## DOCUMENT SOURCE
▶
Être surnaturel respecté, un golem (sans nom) a quitté son sanctuaire pour accompagner la petite Somali. Ensemble ils parcourent et découvrent le monde à la recherche de représentants de la race de la petite fille, les humains. Mais comme ceux-ci sont pourchassés depuis qu’ils ont perdu la dernière guerre, ils sont difficiles à trouver. Si pour Somali c’est une aventure, pour le golem, ce voyage est une introspection. Pourquoi fait-il cela ? Quelles sont les étranges sensations qui le parcourent ? Une longue quête commence pour ces deux êtres que tout sépare.
Si on se place du côté des humains, le monde de ce manga est loin d’être accueillant. Chassés pour être changés en esclaves ou en nourriture, ils vivent dans la peur et doivent rester discrets. Mais pour les autres espèces, pour lesquelles ils commencent à n’être plus qu’un souvenir, la paix et l’harmonie règnent. Très différentes en taille et en apparences, ces créatures fantastiques cohabitent tranquillement, chacune vaquant à ses occupations. Ne connaissant tous les deux pas grand-chose du monde, Somali et son « père » (y a-t-il une raison pour qu’elle l’appelle comme cela ?) ont beaucoup de choses à apprendre. Le Golem a un avantage avec sa relation avec la nature et son aura qui rejaillit sur les êtres qu’ils rencontrent ; son « essence » surnaturelle fascine et facilite leurs relations avec autrui. Somali elle, en plus de sa gloutonnerie, a pour elle son « humanité » : ses réactions sont plus « vivantes », mélange de joie, de peine, d’émerveillements et de surprise. Résultat, à son contact le Golem a l’impression de ressentir quelque chose. Lui qui auparavant n’avait qu’une tâche qu’il exécutait machinalement, car il était créé pour cela, il se découvre une mission, un but. Alors que tout les oppose, ensemble ils créent une dynamique qui leur fait appréhender le monde qui les entoure différemment. L’auteur a un certain talent pour nous entrainer dans son histoire ; tandis que la plupart des scènes sont banales (repas, marche, discussion, rencontres, etc.), les personnages et les lieux sont sujet à émerveillement. Entre les « monstres » très variés et la nature pleine de détails, le dépaysement est au rendez-vous. Le rythme étant lent, il n’y a pas de fioriture au niveau de la mise en scène, relativement classique. Cela permet de profiter encore plus du dessin, beau et minutieux. La finalité de l’histoire (retrouver les parents de Somali) est plus ou moins définie ; par contre les moyens pour y parvenir semblent loin d’être acquis. Et comme certains points restent à développer, nous n’avons sûrement pas fini d’être surpris, comme nos 2 héros. Rafraichissante et chaleureuse, cette œuvre sympathique mérite d’être découverte, d’autant qu’elle est recommandée par Kore Yamazaki, l’auteure de The Ancient Magus Bride. Comme cette dernière, c’est une redécouverte originale et pleine de qualités du style fantastique, dans un contexte plus médiéval.
◀
## DONNÉES FOURNIES
▶
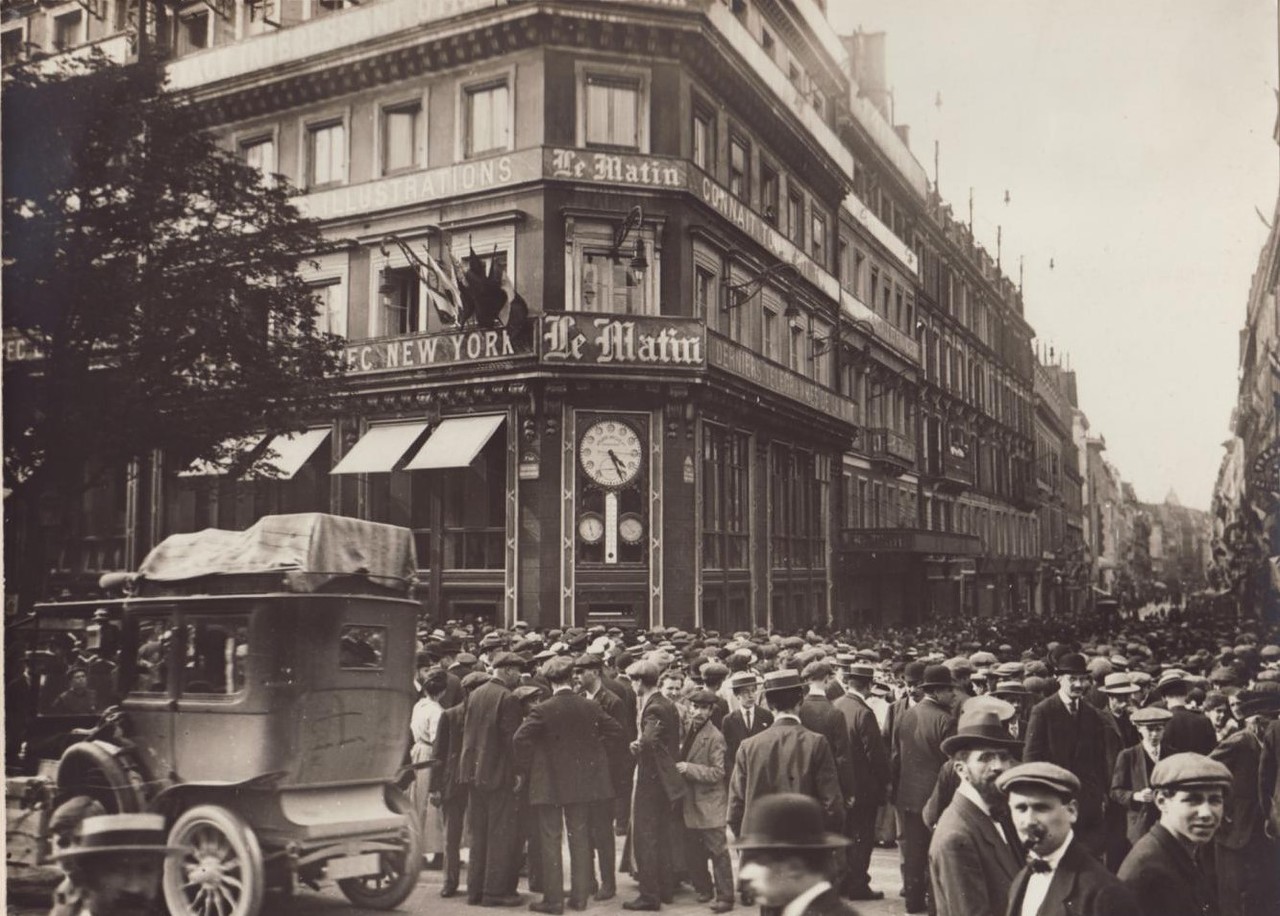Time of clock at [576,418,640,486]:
◀
## OBJECTIF DE L'EXERCICE
Pouvez-vous reprendre le passage de la critique du manga qui va de « Être surnaturel respecté, un » jusqu'à « que tout sépare. » en remplaçant « sanctuaire » par « temple » ? Ces données n'ont aucun lien avec la critique du manga.

## RÉPONSE À L'EXERCICE
Être surnaturel respecté, un golem (sans nom) a quitté son temple pour accompagner la petite Somali. Ensemble ils parcourent et découvrent le monde à la recherche de représentants de la race de la petite fille, les humains. Mais comme ceux-ci sont pourchassés depuis qu’ils ont perdu la dernière guerre, ils sont difficiles à trouver. Si pour Somali c’est une aventure, pour le golem, ce voyage est une introspection. Pourquoi fait-il cela ? Quelles sont les étranges sensations qui le parcourent ? Une longue quête commence pour ces deux êtres que tout sépare.